### Information provided

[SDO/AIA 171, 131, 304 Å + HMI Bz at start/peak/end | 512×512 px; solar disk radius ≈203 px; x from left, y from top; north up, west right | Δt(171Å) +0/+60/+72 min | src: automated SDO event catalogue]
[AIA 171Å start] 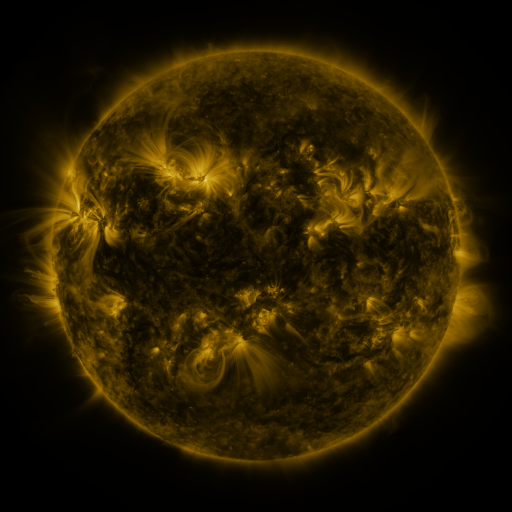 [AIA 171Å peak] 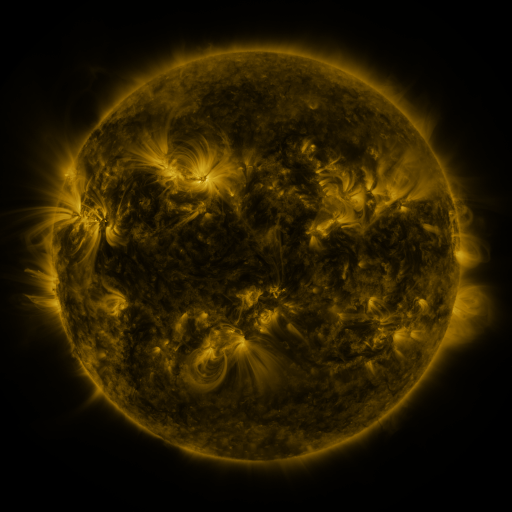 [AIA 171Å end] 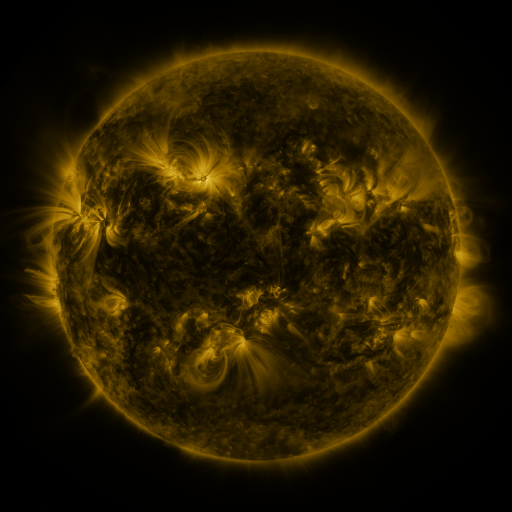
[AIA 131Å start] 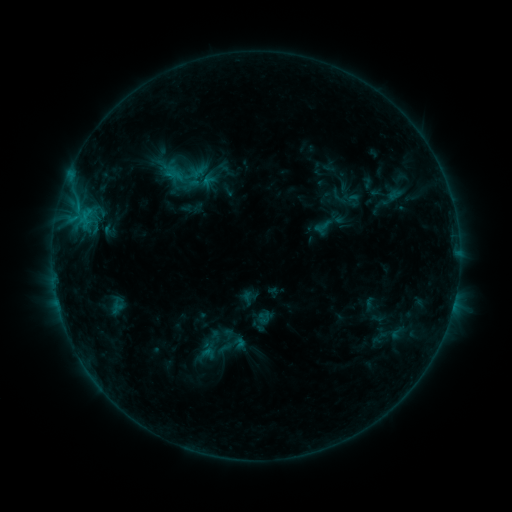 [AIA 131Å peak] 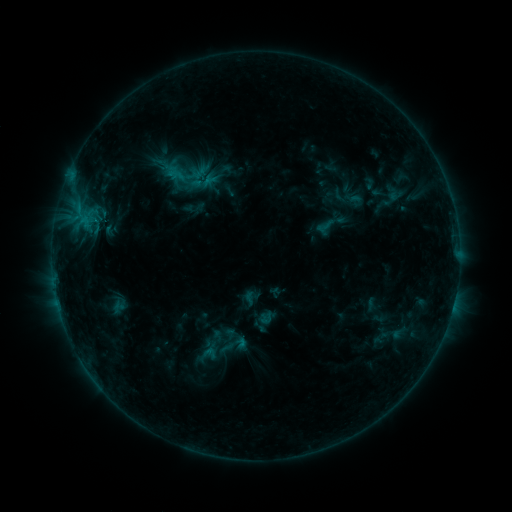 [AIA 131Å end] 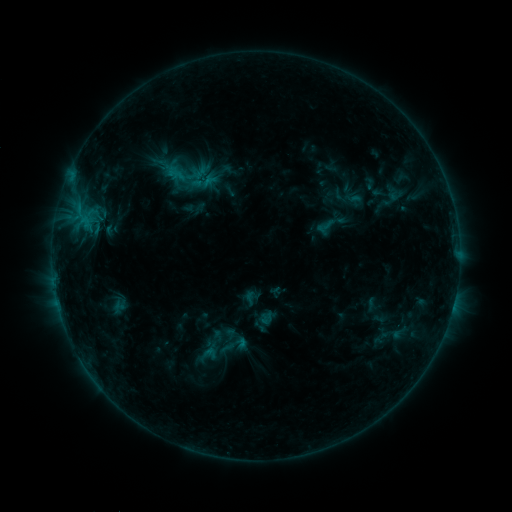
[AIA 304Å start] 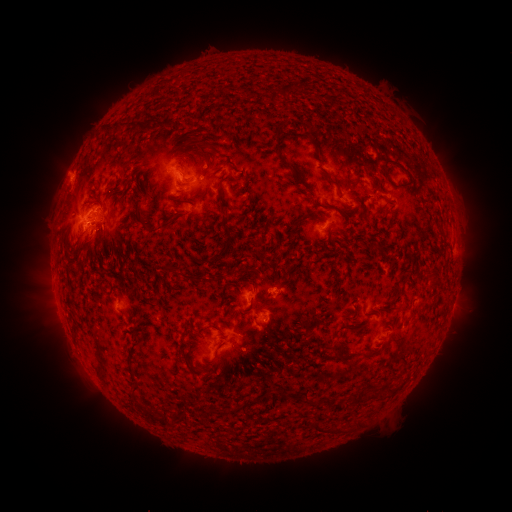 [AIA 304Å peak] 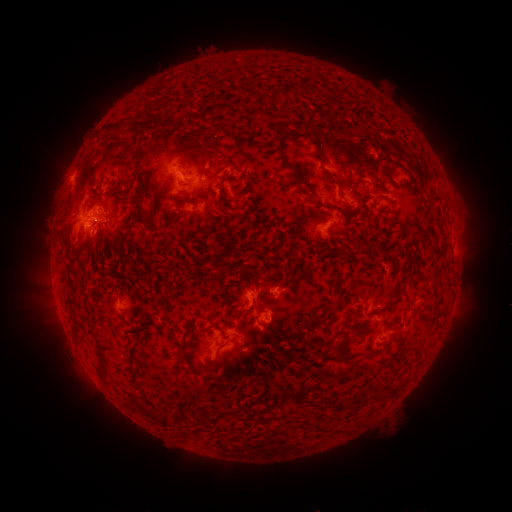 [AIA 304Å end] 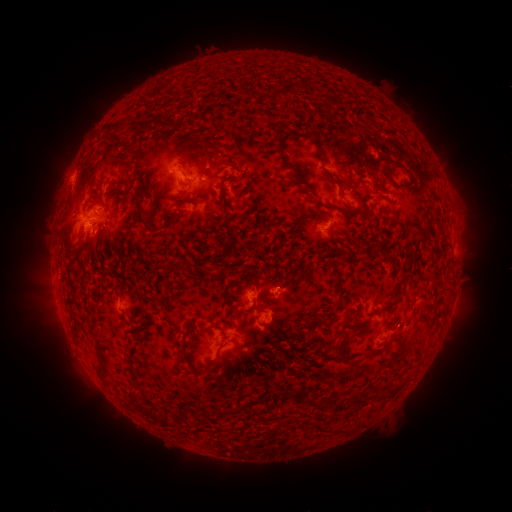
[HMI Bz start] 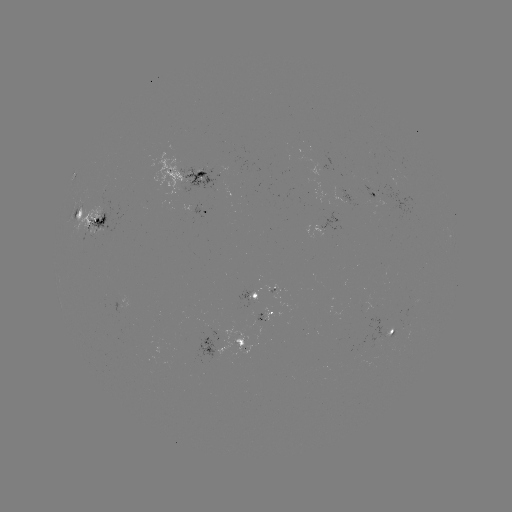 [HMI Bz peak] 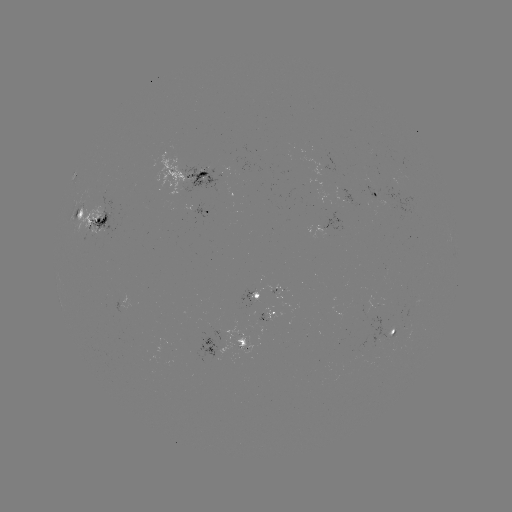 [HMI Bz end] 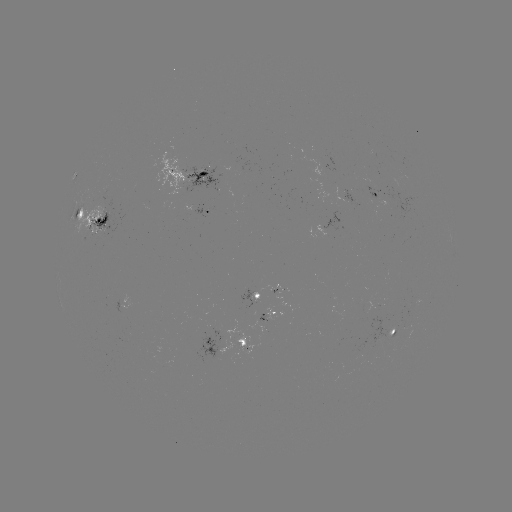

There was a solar emerging-flux region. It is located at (97, 208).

######

Requirement - All lines in the records above with "solar" need to be found and copied.

Response to this task -
[SDO/AIA 171, 131, 304 Å + HMI Bz at start/peak/end | 512×512 px; solar disk radius ≈203 px; x from left, y from top; north up, west right | Δt(171Å) +0/+60/+72 min | src: automated SDO event catalogue]
There was a solar emerging-flux region. It is located at (97, 208).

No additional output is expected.